Allerdings lohnt ein detaillierterer Blick in die Daten, die das Linzer Market-Institut im vergangenen Herbst (also mit deutlichem Abstand zum Weltfrauentag, der solche Themen im öffentlichen Bewusstsein "aktualisiert") 921 Wahlberechtigten im Auftrag des STANDARD gestellt hat: Eine genauere Auswertung zeigt, dass die jüngeren Befragten deutlich weniger an Nachteile für Frauen glauben als ältere Befragte.

Market-Studienleiter David Pfarrhofer hat dafür zwei Erklärungen: "Befragte über 50 sind mit der Erfahrung aufgewachsen, dass Frauen weniger Chancen im Leben haben als Männer – und sehen in ihrem Umfeld wenige Verbesserungen, die gibt es in dieser Alterskohorte auch wirklich kaum. Junge sind mit Gleichberechtigungsbekenntnissen aufgewachsen – und sie glauben daran. Entweder aus Vertrauen – vielleicht aber auch, weil sie noch keine Gegenbeispiele erlebt haben."

Junge Männer: Förderung geht zu weit

Frauen unter 30 glauben jedenfalls nur zu 26 Prozent voll und ganz an die Benachteiligung ihres Geschlechts, ihre Geschlechtsgenossinnen über 50 tun das zu 47 Prozent. Bei den Männern ist das Muster ähnlich – allerdings auf einem viel niedrigeren Niveau: 13 Prozent der Männer unter 30 sehen Frauen in höchstem Maße benachteiligt, bei den Männern über 50 sind es 22 Prozent. Und während nur jede 20. Frau (über alle Altersgruppen hinweg) Frauen für gar nicht benachteiligt hält, lehnen zehn Prozent der Männer über 50 und sogar 23 Prozent der Männer unter 30 die Aussage völlig ab, dass Frauen in unserer Gesellschaft noch immer benachteiligt seien.

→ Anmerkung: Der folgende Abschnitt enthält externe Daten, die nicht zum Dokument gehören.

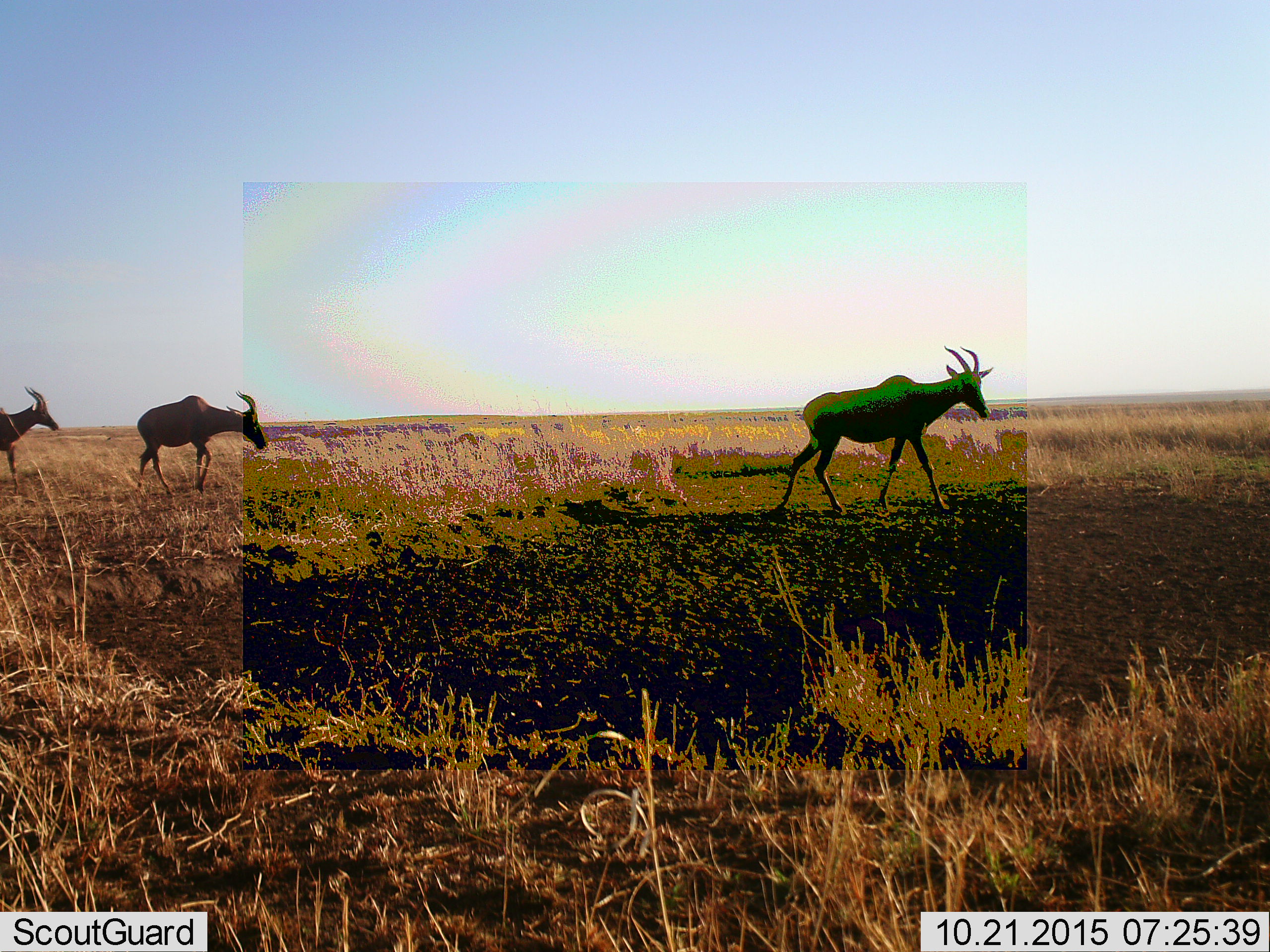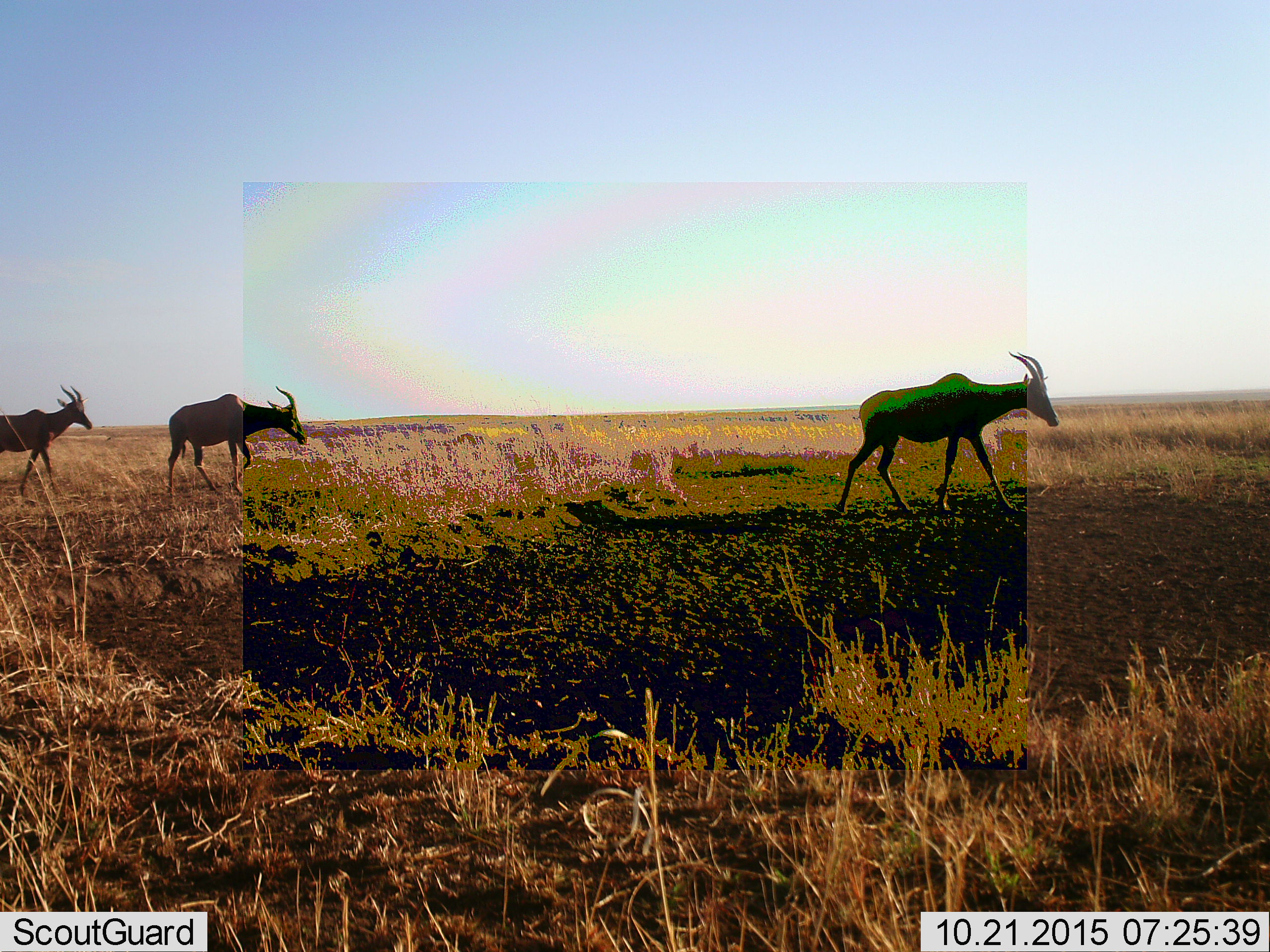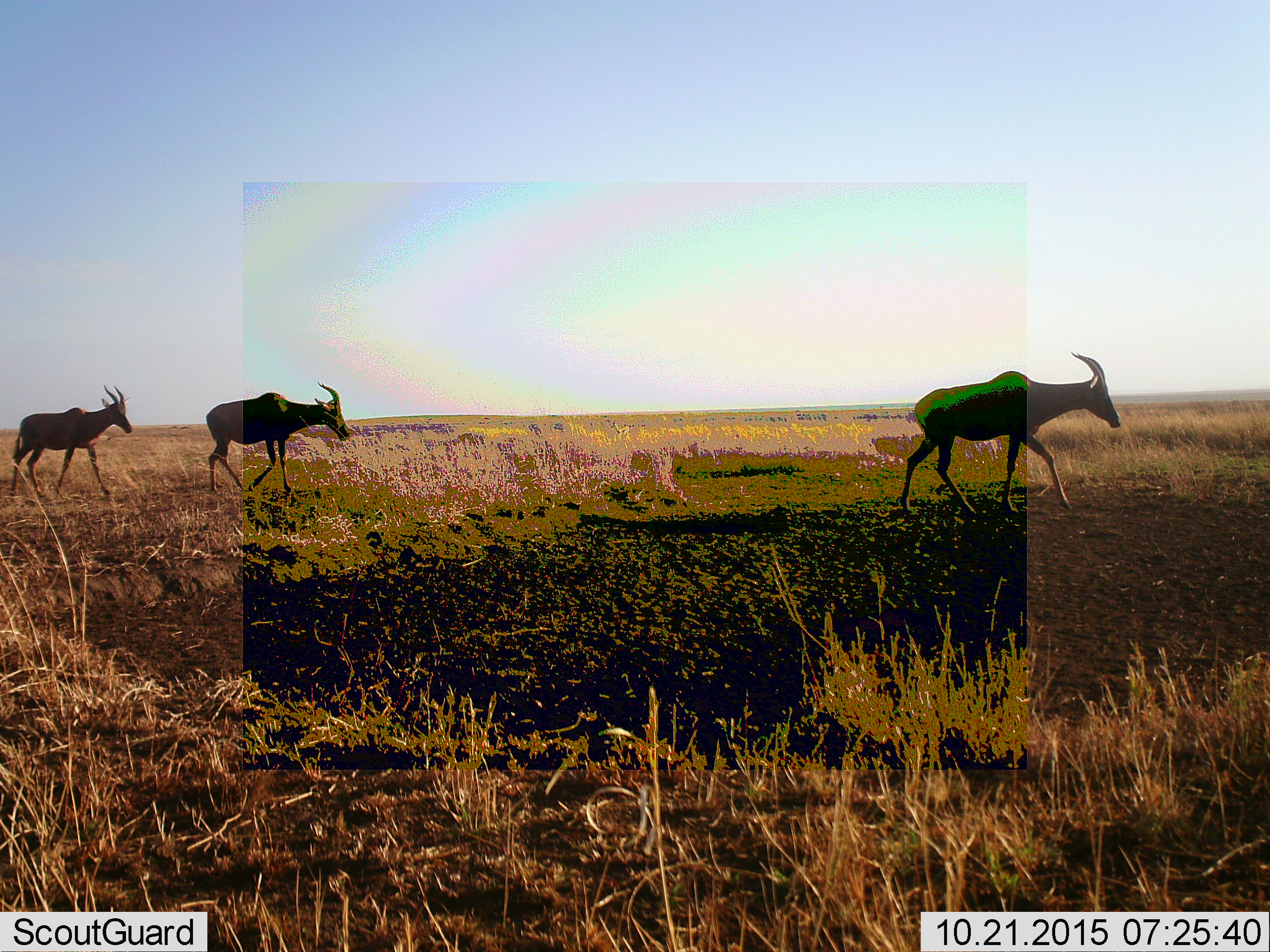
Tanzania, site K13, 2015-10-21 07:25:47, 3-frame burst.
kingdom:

Ein weiteres Ergebnis der Studie: Die jungen Männer (also dieselbe Gruppe, die Frauen für nicht mehr benachteiligt hält) sagen in besonders hohem Ausmaß, dass "die Frauenförderung bereits viel zu weit gegangen ist". 21 Prozent der jungen Männer stimmen dieser These voll und ganz zu, weitere 23 Prozent überwiegend.

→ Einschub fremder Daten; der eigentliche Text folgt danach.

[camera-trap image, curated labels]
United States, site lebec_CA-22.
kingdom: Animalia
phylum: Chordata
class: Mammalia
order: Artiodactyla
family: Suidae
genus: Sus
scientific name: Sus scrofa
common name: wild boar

Diese Haltung ist über alle Altersgruppen etwa vier von zehn Männern gemeinsam – aber bei den jüngeren Befragten ist die vollständige Zustimmung zu der These stärker ausgeprägt, ältere männliche Befragte neigen mehr zur Ansicht, dass der These von der übertriebenen Frauenförderung "eher" zuzustimmen sei.

Unter dem Strich meinen 40 Prozent aller männlichen Österreicher vollständig (13 Prozent) oder überwiegend (27 Prozent), dass es zu viel Frauenförderung in Österreich gebe – allerdings wird die These von 15 Prozent der Männer voll und von 30 Prozent überwiegend abgelehnt, was eine mehrheitliche Ablehnung darstellt. Betrachtet man jedoch die weiblichen Befragten, so finden sich auch dort vier Prozent, die sich und ihre Geschlechtsgenossinnen voll überfördert fühlen, und weitere zehn Prozent, die die Behauptung der zu großen Frauenförderung für überwiegend richtig halten.

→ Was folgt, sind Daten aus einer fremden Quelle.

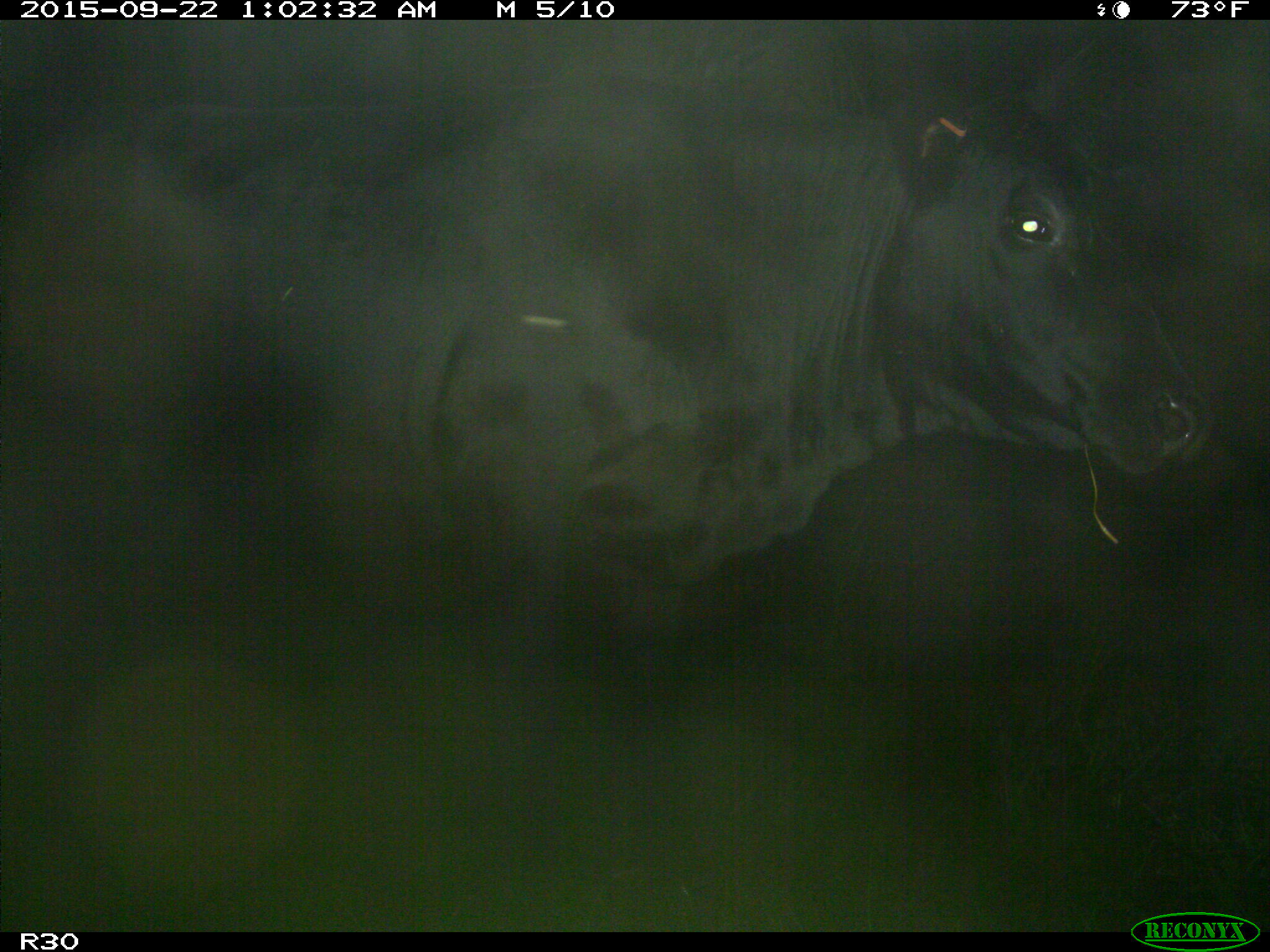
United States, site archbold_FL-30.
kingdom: Animalia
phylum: Chordata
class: Mammalia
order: Artiodactyla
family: Bovidae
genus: Bos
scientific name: Bos taurus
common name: domestic cow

Die These von der zu großen Förderung der Frauen findet vor allem im Lager der freiheitlichen Wähler Zustimmung. Grünen-Wählerinnen und -Wähler lehnen sie besonders ab.

Sorge um eigene Aufstiegschancen

Diese Daten stellen – in abgeschwächter Form – dar, was auch deutsche Demoskopen ermittelt haben: In einer Umfrage des Instituts für Demoskopie Allensbach erklären zwei Drittel der befragten Männer, es reiche ihnen langsam mit der Gleichberechtigung. Die Wochenzeitung Die Zeit berichtete im vergangenen Herbst, jede dritte männliche Führungskraft in der Chemiebranche klage – in einer anderen Untersuchung – über die negativen Folgen der Frauenförderung für die eigene Karriere: "Die Hälfte der befragten Manager sieht ihre beruflichen Aufstiegschancen schwinden, wenn die Politik weiterhin versuche, Frauen den Marsch an die Spitze zu erleichtern."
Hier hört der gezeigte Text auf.